New tool offers development practitioners opportunity to measure resilience and report impact

Parklands in Niger. By increasing farmers’ incomes, agroforestry can help farmers adapt to climate change. Photo by ICRAF
Implicit in all development work is the quest for impact. Positively influencing livelihoods, landscapes and ecosystems is the goal of our work. Effecting such changes is known to require long-term, collaborative efforts, yet many development interventions take place within limited timeframes and scopes.
This is where many development practitioners are faced with a conundrum: how to measure results, and satisfy donors’ and funders’ demand for impact reporting, when the typical three-year development project has long expired by the time impacts emerge?

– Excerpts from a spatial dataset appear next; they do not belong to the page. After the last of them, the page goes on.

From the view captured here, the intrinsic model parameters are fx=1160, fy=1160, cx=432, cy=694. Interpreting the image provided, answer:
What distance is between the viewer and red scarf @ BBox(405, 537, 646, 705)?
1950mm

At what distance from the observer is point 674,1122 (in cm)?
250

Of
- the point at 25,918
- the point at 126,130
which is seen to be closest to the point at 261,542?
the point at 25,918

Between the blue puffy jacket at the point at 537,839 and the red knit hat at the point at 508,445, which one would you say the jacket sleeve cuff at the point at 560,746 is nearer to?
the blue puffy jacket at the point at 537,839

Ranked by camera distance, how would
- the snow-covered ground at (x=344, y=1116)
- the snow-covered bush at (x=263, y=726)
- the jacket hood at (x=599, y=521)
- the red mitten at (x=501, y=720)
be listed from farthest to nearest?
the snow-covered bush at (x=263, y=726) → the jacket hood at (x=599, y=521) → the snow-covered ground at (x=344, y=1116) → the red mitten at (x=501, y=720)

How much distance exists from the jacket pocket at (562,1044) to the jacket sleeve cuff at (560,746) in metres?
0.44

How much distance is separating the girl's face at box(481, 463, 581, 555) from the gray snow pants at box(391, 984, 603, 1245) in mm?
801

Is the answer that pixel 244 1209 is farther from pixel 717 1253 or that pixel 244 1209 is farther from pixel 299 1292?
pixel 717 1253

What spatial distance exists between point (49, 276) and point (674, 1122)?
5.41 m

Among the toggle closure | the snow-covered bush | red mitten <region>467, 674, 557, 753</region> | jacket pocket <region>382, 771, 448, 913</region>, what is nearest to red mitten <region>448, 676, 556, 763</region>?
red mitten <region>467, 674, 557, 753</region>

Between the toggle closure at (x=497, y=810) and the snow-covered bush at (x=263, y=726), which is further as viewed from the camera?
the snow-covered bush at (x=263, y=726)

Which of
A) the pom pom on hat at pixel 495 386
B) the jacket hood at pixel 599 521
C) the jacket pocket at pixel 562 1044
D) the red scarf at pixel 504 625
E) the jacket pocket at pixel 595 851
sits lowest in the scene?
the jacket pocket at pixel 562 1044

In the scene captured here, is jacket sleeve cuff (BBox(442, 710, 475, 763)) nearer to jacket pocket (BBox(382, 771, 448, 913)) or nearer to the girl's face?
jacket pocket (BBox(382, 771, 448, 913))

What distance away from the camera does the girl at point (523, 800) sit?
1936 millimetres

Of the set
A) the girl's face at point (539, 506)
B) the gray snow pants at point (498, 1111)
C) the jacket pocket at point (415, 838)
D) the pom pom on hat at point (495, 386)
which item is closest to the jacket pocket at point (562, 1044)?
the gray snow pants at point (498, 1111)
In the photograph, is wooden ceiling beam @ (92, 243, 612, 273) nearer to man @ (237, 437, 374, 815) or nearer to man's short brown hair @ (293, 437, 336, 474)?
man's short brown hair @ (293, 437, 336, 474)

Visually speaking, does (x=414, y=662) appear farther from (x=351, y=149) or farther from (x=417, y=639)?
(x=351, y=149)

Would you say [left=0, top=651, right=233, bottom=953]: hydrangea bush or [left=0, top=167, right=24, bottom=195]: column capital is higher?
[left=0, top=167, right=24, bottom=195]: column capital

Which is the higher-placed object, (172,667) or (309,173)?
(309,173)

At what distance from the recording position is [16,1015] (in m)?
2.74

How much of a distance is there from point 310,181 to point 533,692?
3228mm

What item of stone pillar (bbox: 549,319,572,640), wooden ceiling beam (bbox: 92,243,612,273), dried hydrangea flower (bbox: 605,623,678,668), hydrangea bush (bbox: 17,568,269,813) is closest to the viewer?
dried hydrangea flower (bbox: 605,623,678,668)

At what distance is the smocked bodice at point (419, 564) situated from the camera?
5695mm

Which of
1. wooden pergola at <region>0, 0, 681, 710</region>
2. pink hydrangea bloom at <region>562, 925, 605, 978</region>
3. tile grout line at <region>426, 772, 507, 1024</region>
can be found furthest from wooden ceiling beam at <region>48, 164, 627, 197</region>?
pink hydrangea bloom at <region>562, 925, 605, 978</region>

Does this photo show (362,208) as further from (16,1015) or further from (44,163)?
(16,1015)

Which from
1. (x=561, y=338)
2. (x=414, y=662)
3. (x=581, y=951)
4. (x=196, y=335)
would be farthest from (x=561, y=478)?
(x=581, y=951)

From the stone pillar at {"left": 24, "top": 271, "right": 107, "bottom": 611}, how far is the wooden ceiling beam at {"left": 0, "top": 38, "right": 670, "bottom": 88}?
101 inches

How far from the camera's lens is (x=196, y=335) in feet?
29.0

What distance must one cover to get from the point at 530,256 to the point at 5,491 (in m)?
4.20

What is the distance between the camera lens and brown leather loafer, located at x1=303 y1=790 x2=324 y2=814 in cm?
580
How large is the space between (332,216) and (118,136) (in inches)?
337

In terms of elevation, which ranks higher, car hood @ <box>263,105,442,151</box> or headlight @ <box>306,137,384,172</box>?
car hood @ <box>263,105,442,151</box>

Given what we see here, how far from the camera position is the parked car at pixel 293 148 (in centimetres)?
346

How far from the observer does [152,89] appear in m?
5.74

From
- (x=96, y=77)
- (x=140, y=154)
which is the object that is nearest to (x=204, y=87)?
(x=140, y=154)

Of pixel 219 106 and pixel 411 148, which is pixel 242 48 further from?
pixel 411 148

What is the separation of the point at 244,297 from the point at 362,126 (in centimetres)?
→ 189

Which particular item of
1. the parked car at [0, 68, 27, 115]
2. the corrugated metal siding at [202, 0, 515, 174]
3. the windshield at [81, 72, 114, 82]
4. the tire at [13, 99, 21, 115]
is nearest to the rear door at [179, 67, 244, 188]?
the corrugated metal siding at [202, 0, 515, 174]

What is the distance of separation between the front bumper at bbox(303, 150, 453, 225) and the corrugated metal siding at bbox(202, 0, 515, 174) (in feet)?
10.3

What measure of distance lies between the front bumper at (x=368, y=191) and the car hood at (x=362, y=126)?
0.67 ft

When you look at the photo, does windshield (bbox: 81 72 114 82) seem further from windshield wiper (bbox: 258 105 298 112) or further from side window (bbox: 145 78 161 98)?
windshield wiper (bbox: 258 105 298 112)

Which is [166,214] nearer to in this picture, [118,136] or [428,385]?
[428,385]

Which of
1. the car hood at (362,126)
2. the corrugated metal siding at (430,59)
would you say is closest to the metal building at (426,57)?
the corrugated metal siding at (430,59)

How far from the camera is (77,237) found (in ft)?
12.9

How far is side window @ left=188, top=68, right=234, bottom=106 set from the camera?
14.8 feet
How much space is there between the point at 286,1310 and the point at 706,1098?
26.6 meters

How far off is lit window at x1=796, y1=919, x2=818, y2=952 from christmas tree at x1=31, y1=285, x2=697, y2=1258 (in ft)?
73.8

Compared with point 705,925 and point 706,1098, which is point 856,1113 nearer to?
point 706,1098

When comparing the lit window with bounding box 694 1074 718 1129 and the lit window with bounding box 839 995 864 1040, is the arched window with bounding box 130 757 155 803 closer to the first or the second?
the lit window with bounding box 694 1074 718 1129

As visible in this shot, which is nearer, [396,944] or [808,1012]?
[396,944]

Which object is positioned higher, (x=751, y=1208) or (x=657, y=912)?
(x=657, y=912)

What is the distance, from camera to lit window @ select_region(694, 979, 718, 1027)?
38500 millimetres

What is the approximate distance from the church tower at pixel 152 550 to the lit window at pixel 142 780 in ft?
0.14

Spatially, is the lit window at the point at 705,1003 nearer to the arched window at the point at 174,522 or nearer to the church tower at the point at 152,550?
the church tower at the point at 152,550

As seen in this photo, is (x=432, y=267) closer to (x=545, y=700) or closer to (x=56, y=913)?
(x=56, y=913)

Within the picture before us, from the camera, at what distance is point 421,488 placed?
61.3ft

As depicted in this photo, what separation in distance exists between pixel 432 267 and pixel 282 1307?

A group of researchers from the CGIAR Research Program on Water, Land and Ecosystems; the CGIAR Research Program on Climate Change, Agriculture and Food Security; and the CGIAR Research Program on Forests, Trees and Agroforestry set out to develop a tool that would allow for measuring results as far along the chain of change as possible, but that wouldn’t place significant additional monitoring or administrative burdens on the project manager.
Measuring resilience
They explored the concept of resilience in the context of agriculture, making the basic assumption that an improvement in ecosystem resilience equals impact and will ultimately yield an improvement in human well-being. The result is a recently published tool, which enables implementers of development interventions to track and monitor any changes in resilience.